The rationale of Boyde provides the ultimate resolution for Gibson’s case. Even if we were to assume that the jury had been properly instructed on the reasonable doubt standard as to its ultimate findings and could have found Gibson guilty of the charged offenses beyond a reasonable doubt, we have no way of knowing this assumption to be true. As the Boyde court reasoned, when alternate theories are involved, it is “equally likely that ... the verdict rested on an unconstitutional ground” as on a constitutional one. Id. at 380, 110 S.Ct. 1190 (citations omitted). Because it is as likely, if not more so in light of the closing argument, that the jury relied upon facts found by a preponderance of the evidence to find Gibson guilty of the charged offenses, his conviction cannot stand.

CONCLUSION

Because the use of CALJIC No. 2.50.01 was contrary to Winship and Sullivan, the district court properly granted habeas relief under section 2254. We therefore AFFIRM. 
      
      . Although Alma Flores took her husband’s name when they married, we refer to her as "Flores” to avoid confusion.
     
      
      . Flores gave conflicting accounts as to when they stopped having consensual sex, ranging anywhere from two months to two years after they were married. Because Flores testified that the assaults occurred monthly, the number of incidents varies depending on when the consensual sexual relationship ended.
     
      
      . The instruction also defined “sexual offense” as:
      A. Any conduct [as alleged in Counts III, IV & V]- The elements of these crimes are set forth elsewhere in these instructions.

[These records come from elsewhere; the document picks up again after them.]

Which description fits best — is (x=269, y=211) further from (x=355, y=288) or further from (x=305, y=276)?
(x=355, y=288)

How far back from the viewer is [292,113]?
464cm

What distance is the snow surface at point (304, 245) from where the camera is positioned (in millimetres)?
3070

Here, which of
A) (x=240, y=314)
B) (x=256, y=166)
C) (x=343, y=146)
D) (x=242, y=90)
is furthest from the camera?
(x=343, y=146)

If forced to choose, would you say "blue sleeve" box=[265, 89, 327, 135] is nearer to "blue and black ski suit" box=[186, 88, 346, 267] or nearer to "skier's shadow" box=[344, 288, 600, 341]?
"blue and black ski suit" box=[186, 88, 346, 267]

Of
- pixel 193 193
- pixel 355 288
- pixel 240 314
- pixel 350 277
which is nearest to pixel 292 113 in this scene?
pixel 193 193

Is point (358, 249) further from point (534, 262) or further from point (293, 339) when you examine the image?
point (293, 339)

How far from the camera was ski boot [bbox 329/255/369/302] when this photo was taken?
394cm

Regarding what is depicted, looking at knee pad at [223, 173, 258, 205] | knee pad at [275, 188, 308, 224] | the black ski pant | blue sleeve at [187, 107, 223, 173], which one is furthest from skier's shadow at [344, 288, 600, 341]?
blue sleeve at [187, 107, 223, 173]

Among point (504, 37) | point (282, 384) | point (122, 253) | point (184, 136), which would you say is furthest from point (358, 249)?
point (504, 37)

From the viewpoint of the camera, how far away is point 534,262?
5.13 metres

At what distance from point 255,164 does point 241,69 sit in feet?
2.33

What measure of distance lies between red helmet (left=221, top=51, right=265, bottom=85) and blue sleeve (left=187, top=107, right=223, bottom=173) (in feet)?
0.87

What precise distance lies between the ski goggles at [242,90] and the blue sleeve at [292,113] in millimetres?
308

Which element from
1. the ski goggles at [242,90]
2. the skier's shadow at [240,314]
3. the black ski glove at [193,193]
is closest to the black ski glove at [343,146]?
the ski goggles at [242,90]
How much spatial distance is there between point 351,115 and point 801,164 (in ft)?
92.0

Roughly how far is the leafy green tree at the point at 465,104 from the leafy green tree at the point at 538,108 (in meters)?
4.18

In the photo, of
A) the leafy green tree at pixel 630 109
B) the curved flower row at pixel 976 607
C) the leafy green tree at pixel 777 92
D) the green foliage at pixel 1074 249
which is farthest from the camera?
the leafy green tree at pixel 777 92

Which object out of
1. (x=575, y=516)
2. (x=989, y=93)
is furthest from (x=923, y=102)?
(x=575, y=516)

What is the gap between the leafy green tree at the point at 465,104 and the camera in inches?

      B. Contact, without consent, between any part of the defendant's body or an object and the genitals or anus of another person.
      C.Contact, without consent, between the genitals or anus of the defendant and any part of another person’s body.
      No. 2.50.01.
     
      
      . The jury also received CALJIC No. 2.50.02, which is identical in all aspects to No. 2.50.01, except that it addresses prior acts of domestic violence.
     
      
      . The order also took note of the cases that Gibson had cited in support of his due process argument. Although the order acknowledged that two recent appellate court decisions, People v. Vichroy, 76 Cal.App.4th 92, 90 Cal.Rptr.2d 105 (1999) and People v. Orellano, 79 Cal.App.4th 179, 93 Cal.Rptr.2d 866 (2000), had held that the prior version of CALJIC No. 2.50.01 was constitutionally deficient, it also noted that People v. James, 81 Cal.App.4th 1343, 96 Cal.Rptr.2d 823 (2000), upheld the use of such an instruction. In James, however, overwhelming evidence made it clear beyond a reasonable doubt that the verdict would have been the same with a proper instruction.
     
      
      . In denying the stay, Judge Carney found both that the Warden was unlikely to succeed on the merits and that he would not suffer irreparable injury since Ventura County had indicated it would not retry Gibson.
     
      
      . "In deciding whether or not to testify, the defendant may choose to rely on the state of the evidence and upon the failure, if any, of the People to prove beyond a reasonable doubt every essential element of the charge against [him]. No lack of testimony on defendant's part will make up for a failure of proof by the People so as to support a finding against [him] on any such essential element." CALJIC No. 2.61.
     
      
      . The state court relied on Estelle v. McGuire in finding that there was not a reasonable likelihood that, as a whole, the jury misunderstood the instruction. However, reliance on Estelle presupposes that the instruction is ambiguous. As explained above, we find the challenged instructions unambiguous as to inferences permitted by evidence of uncharged acts. Estelle is therefore inapposite.